Peer-Reviewed Publication

University of Texas at Austin

AUSTIN, Texas — An IRS audit can be a terminal event for a small business, especially if it’s found to have underpaid its tax liability. Beyond the direct costs of paying owed taxes, audits impose operational costs that may threaten a company’s ability to stay in business, according to a new Texas McCombs study.

But the study also found that tax audits can have side benefits, causing companies to make changes to improve their tax efficiency.

Using a unique data set — 2,508 small (500 employees or fewer) corporations randomly selected by the IRS for audit — the study examined whether and how IRS audits affect small businesses. It tested three channels through which tax audits might have effects.

The Direct Effect: When a company is found to have underreported its tax liability, an audit results in an outflow of cash from the business to the government, often with dire consequences. Specifically, “noncompliant” businesses that underpay their tax liabilities are 2.7 to 12.6 percentage points less likely to survive after the audit, depending on the measure of survival.

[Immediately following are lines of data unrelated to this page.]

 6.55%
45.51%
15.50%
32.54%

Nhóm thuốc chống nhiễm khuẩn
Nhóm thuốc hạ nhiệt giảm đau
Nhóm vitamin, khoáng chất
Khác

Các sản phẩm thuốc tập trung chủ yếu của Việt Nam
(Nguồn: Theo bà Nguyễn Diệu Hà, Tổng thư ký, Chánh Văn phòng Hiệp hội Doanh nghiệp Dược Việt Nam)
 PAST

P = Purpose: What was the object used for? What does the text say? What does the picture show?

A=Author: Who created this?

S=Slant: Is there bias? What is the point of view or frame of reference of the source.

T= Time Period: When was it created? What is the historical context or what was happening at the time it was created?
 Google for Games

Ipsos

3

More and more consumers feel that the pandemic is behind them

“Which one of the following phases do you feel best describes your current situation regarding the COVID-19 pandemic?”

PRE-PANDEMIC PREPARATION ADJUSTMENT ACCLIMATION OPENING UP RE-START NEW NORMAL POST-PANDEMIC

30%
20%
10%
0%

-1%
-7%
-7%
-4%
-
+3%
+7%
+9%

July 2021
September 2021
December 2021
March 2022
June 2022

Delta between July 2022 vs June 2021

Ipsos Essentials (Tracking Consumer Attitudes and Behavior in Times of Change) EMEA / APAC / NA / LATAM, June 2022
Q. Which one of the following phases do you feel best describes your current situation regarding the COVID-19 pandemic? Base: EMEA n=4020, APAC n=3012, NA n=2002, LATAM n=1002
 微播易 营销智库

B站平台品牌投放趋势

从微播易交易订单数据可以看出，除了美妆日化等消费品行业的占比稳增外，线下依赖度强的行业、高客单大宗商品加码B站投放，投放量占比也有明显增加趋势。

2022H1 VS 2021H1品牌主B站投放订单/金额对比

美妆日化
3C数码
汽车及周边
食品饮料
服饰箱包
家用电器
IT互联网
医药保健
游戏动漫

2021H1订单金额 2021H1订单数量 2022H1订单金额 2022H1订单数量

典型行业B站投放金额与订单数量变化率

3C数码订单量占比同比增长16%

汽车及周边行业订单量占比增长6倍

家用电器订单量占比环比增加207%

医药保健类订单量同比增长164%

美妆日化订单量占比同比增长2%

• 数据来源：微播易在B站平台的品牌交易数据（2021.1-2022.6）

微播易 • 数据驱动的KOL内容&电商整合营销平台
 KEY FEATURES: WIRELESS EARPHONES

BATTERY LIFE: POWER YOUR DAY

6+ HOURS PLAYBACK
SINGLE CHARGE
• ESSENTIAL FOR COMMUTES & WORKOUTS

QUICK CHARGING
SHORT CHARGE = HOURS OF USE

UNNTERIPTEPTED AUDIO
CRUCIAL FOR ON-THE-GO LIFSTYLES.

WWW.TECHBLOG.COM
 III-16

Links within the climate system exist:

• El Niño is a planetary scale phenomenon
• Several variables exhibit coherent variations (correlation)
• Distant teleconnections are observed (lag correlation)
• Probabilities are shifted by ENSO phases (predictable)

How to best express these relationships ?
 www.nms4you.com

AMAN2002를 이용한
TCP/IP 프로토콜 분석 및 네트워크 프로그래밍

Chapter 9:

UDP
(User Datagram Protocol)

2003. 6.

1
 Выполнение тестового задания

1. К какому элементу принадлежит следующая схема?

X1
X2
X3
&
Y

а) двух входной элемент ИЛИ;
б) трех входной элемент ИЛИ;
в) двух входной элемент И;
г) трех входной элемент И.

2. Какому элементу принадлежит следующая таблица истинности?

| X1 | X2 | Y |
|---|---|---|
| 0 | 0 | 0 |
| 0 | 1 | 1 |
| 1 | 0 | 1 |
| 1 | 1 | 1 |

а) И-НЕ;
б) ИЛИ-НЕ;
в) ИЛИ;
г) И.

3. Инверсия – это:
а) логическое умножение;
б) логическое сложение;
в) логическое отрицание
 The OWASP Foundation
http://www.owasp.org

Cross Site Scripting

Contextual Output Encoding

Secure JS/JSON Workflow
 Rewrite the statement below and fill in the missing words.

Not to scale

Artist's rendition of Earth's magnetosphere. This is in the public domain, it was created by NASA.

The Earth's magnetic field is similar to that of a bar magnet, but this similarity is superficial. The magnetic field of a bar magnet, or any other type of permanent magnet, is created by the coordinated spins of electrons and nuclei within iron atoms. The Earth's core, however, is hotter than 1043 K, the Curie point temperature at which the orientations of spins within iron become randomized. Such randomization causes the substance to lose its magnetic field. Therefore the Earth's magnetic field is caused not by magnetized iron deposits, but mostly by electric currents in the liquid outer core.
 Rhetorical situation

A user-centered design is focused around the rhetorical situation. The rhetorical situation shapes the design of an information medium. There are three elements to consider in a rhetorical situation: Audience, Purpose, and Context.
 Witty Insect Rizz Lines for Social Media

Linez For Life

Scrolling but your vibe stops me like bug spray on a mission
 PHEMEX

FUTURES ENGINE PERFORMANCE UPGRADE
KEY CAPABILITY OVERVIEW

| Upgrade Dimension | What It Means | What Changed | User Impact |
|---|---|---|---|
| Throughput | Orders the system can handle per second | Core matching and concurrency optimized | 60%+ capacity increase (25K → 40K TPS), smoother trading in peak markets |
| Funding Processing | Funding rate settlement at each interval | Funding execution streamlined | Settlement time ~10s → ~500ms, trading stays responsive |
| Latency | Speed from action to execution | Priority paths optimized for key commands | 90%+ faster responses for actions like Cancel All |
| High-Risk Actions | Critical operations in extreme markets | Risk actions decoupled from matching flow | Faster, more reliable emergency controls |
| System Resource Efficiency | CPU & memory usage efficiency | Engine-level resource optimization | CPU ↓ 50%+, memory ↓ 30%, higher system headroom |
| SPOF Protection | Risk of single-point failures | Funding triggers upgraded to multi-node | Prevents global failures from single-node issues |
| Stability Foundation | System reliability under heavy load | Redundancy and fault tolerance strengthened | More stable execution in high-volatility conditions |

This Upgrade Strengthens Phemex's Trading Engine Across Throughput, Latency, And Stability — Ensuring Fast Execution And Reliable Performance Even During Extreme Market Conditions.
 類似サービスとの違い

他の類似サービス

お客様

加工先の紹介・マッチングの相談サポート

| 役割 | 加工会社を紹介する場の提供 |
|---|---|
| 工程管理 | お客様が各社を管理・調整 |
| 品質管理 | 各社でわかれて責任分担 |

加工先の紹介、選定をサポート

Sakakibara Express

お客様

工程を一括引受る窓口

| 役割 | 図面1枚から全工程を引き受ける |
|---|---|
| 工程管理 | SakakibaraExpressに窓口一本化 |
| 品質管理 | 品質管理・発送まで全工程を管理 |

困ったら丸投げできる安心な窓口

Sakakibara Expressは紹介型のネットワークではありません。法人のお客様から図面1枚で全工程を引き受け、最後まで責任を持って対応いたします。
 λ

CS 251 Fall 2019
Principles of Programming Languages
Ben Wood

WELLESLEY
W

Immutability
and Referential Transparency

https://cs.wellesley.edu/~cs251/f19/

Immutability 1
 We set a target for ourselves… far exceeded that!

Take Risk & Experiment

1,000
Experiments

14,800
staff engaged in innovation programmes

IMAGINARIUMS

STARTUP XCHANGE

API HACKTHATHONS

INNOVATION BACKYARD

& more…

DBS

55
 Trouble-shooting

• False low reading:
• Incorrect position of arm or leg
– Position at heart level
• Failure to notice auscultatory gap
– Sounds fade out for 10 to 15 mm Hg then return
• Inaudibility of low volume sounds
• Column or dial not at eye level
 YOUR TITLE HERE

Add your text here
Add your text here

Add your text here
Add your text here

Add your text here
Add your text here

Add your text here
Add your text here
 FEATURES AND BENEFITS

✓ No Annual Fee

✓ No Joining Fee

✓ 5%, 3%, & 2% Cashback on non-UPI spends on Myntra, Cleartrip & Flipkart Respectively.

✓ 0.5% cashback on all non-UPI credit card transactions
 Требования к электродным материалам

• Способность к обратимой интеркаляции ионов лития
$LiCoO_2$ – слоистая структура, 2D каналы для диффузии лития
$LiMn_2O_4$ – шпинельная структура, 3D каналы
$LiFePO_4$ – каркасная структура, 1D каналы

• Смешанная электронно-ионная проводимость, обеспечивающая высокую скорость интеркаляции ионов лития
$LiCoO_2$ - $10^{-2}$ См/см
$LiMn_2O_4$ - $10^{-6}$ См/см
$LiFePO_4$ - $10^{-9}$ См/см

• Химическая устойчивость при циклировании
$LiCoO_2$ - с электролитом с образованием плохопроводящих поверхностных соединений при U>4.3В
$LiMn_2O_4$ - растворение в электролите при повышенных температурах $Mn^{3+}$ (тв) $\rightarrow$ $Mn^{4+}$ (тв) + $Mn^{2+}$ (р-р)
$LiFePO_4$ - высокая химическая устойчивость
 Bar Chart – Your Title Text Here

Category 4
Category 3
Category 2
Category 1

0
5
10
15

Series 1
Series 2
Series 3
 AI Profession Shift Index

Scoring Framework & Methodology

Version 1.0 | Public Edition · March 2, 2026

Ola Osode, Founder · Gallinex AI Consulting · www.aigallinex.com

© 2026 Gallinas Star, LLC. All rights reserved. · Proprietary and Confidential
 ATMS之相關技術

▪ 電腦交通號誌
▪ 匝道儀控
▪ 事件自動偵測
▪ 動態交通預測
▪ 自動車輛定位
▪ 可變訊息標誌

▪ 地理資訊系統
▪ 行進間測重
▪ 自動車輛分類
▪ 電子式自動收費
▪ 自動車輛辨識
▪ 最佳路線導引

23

The Administrative Effect: “Compliant” small businesses — ones that correctly reported the amount of tax owed or were due a refund — on average experienced little change in the likelihood of survival, compared with unaudited companies. However, the administrative burden of a tax audit (e.g., time and money lost due to personnel having to deal with the audit) varied significantly across the sample. Compliant businesses faced with lengthy IRS audits were 1.6 to 6.0 percentage points less likely to survive. Further, all businesses facing lengthy audits experienced adverse effects on future revenues but not future wages, employment, or investment.

The Learning Effect: Being audited had potential benefits as well as costs. The study found that IRS audits encouraged companies to convert to more efficient tax structures and hire new tax preparers.

“Policymakers and taxpayer advocates have long been concerned about these types of costs, but historically, there’s been little evidence to support such concerns,” says Andrew Belnap, McCombs assistant professor of accounting, who co-authored the paper with Jeffrey Hoopes and Edward Maydew of the University of North Carolina at Chapel Hill and Alex Turk of the IRS.

“This paper provides some of the first evidence of the real effects of IRS audits, and it provides key insights in light of new IRS funding — $80 billion from the Inflation Reduction Act — which will significantly increase the number of taxpayer audits.”